• _To do_: When a line below contains the string "burst", show that line.

• _Task inputs_:
Start of Block

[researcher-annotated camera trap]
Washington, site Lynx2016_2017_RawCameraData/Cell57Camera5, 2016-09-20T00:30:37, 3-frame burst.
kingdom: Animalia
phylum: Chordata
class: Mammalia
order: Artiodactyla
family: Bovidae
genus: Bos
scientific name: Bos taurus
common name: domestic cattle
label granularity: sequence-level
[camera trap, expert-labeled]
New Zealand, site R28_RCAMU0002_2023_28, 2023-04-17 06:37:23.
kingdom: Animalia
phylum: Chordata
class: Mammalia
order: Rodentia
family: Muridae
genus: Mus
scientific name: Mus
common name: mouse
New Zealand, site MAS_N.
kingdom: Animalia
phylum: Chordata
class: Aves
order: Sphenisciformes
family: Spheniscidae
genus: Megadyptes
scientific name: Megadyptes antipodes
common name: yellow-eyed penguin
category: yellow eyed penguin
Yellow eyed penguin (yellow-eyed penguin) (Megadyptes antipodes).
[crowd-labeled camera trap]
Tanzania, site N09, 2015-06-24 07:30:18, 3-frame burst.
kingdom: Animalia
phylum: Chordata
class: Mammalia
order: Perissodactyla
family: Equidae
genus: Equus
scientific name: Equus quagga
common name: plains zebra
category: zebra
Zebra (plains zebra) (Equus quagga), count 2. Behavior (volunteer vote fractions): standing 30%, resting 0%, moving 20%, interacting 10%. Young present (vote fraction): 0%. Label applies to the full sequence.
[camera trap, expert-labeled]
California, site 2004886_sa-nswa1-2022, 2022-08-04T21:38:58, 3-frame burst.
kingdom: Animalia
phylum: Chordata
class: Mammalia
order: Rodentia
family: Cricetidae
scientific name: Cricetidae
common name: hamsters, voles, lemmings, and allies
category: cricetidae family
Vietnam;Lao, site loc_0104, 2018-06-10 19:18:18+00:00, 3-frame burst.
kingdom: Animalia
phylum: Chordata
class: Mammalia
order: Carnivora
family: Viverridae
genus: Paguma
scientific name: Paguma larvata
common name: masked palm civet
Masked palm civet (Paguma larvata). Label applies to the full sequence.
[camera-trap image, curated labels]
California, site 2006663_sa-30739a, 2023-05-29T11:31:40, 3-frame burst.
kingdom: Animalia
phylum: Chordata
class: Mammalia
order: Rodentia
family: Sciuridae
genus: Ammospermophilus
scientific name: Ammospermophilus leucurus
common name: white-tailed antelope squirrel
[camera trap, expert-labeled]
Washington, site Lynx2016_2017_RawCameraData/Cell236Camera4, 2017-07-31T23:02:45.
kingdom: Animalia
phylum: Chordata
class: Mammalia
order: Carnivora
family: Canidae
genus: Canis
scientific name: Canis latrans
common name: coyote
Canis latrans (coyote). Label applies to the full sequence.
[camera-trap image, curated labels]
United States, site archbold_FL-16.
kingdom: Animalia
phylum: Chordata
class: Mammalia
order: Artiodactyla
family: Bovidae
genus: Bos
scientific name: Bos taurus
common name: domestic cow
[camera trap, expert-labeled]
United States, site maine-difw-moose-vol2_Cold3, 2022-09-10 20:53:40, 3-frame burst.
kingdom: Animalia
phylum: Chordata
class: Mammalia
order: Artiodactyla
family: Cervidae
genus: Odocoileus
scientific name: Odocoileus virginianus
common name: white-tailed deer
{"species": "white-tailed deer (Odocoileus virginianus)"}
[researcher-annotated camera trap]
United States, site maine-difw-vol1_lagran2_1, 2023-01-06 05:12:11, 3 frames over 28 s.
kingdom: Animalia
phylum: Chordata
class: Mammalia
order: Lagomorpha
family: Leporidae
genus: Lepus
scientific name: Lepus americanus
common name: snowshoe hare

End of Block

• _Response to the exercise_:
Washington, site Lynx2016_2017_RawCameraData/Cell57Camera5, 2016-09-20T00:30:37, 3-frame burst.
Tanzania, site N09, 2015-06-24 07:30:18, 3-frame burst.
California, site 2004886_sa-nswa1-2022, 2022-08-04T21:38:58, 3-frame burst.
Vietnam;Lao, site loc_0104, 2018-06-10 19:18:18+00:00, 3-frame burst.
California, site 2006663_sa-30739a, 2023-05-29T11:31:40, 3-frame burst.
United States, site maine-difw-moose-vol2_Cold3, 2022-09-10 20:53:40, 3-frame burst.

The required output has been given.